HOCKEY SUR GLACE

Il avait relancé Genève Servette, le voilà champion de NHL

Philip Anschutz, dont le groupe AEG est un des leaders mondiaux du divertissement, est propriétaire de la franchise de NHL de Los Angeles, qui a soulevé sa première Coupe Stanley

La Coupe Stanley, le plus vieux trophée du sport professionnel, est devenue une propriété californienne, pour un an du moins. Los Angeles se l’est adjugée contre New Jersey, remportant (4-2) la finale du championnat de hockey nord-américain (NHL).

Couronnant joueurs, coaches, entourage, ce succès consacre surtout un milliardaire loin d’être méconnu.
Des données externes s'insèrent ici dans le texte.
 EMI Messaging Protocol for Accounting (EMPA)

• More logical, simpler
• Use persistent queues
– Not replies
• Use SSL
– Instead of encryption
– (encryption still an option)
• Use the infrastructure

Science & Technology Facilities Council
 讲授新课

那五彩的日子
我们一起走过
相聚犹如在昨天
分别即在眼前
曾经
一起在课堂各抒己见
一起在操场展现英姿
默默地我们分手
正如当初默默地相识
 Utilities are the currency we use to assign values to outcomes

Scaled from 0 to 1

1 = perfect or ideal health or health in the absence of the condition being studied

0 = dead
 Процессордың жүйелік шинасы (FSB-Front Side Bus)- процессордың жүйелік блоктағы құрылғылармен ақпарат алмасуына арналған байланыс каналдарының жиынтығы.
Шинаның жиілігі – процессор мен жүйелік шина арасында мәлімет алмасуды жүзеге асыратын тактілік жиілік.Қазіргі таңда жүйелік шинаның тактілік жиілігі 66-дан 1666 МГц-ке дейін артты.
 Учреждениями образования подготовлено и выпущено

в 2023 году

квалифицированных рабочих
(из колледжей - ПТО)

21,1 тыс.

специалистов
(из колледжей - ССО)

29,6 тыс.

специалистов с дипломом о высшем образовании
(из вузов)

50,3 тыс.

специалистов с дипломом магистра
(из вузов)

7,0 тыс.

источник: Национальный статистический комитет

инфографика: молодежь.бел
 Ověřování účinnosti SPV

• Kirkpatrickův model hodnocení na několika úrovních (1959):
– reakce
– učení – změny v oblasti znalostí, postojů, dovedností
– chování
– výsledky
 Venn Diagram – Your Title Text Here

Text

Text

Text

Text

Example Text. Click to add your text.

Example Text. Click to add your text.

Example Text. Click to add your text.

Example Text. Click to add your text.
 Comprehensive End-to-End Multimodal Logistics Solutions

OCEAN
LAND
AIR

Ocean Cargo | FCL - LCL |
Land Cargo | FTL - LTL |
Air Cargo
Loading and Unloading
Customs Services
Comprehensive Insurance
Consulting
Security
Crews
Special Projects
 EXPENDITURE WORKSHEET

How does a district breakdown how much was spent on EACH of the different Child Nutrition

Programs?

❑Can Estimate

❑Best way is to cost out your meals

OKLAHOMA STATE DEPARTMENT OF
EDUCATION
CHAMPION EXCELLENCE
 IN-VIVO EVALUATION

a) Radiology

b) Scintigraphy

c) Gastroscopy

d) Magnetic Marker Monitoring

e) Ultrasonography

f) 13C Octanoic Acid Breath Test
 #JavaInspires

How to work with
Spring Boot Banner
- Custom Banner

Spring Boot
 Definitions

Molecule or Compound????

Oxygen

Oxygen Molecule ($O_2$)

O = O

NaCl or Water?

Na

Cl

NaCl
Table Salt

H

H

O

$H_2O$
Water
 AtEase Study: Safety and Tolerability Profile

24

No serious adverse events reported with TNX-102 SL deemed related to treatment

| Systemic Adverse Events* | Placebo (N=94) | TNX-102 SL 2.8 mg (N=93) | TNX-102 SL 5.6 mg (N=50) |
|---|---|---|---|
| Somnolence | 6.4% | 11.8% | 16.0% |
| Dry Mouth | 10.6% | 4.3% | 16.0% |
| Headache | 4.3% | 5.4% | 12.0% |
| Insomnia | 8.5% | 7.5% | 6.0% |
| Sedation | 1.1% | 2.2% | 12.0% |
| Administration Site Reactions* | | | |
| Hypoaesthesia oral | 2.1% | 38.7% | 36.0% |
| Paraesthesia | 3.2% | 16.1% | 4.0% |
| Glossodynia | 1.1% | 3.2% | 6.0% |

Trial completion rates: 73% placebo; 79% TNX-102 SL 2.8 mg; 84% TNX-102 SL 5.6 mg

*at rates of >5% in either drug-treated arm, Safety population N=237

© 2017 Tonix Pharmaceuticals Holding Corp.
En 2001, son identité avait même émergé dans le paysage du hockey helvétique: c’est en effet sous l’impulsion de Philip Anschutz que Chris McSorley a été «transféré» des London Knights à Genève-Servette. L’organisation des Vernets intégrait alors le giron du riche Américain. Dans la Tribune de Genève du 13 janvier 2003, il est possible de retrouver trace d’un séjour dans la Cité de Calvin: «Dans le vestiaire, Chris McSorley plonge dans son petit frigo et sort une bouteille de champagne. […] Le Canadien raconte que Philip Anschutz himself la lui avait offerte avant le match.» Ce week-end-là, Genève- Servette avait perdu à Fribourg, avant de se racheter contre Lausanne. Une autre époque.

Il n’aime pas la lumière

Depuis, le groupe AEG, pour Anschutz Entertainment Group, s’est retiré de l’organisation «grenat» (c’était en 2005), constatant la difficulté d’en tirer des bénéfices. Chris McSorley, lui, a poursuivi l’aventure, trouvant en Hugh Quennec un précieux compagnon. Philip Anschutz, lui, n’a pas tiré un trait sur toutes ses affaires.

«Quand les Los Angeles Kings ont soulevé la Coupe Stanley, le plus grand vainqueur n’avait pas de patin, et les joueurs ont dû l’entraîner sur la glace pour lui confier le trophée», écrit le magazine canadien Macleans sur son site internet. C’est que le milliardaire n’affectionne guère la lumière. Dans la discrétion pourtant, il a bâti un empire tentaculaire; gisements de pétrole qui ont servi de base à sa fortune, lignes ferroviaires, complexes hôteliers, entreprises de croisière, stades, chaînes de télévision ou de cinéma, journaux, organisations promotionnelles. «Si vous avez récemment vu, ou acheté des tickets pour un concert de Justin Bieber, Bon Jovi, les Black Eyed Peas, Leonard Cohen, Pink ou Paul McCart­ney, vous avez mis de l’argent dans la poche de Philip Anschutz», écrit Macleans. L’homme était lié en affaires avec Michael Jackson. Si ­David Beckham joue en Amérique du Nord, c’est grâce à lui (il est propriétaire du Galaxy de Los Angeles). Le Staples Center (où se donnent en spectacle les Kings, mais aussi les Lakers et les Clippers, en NBA, le championnat de basket, notamment) lui appartient aussi; ses 37 hectares accueillent plus de 250 événements chaque année.

Une pénalité fatale

Un coup d’œil au classement de référence Forbes permet de constater que Philip Anschutz est classé à la 47e position des fortunes états-uniennes. Etabli au Colorado, il entretient des convictions fondamentalistes chrétiennes, et finance le Parti républicain; il incarne donc les valeurs de la droite américaine.

Et Los Angeles (qu’il a repris en 1995) lui doit de soulever sa première Coupe Stanley depuis la création de la franchise en 1967. C’est seulement la deuxième fois que le trophée rallie la Californie (après 2007 et la conquête d’Anaheim). Lors de l’ultime acte, le suspense n’a pas duré. A la 11e minute, l’attaquant de New Jersey Steve Bernier était renvoyé au vestiaire pour une violente charge par-derrière, contre la bande. Sa pénalité débouchait sur une marge de trois buts. Elle ne fondrait plus.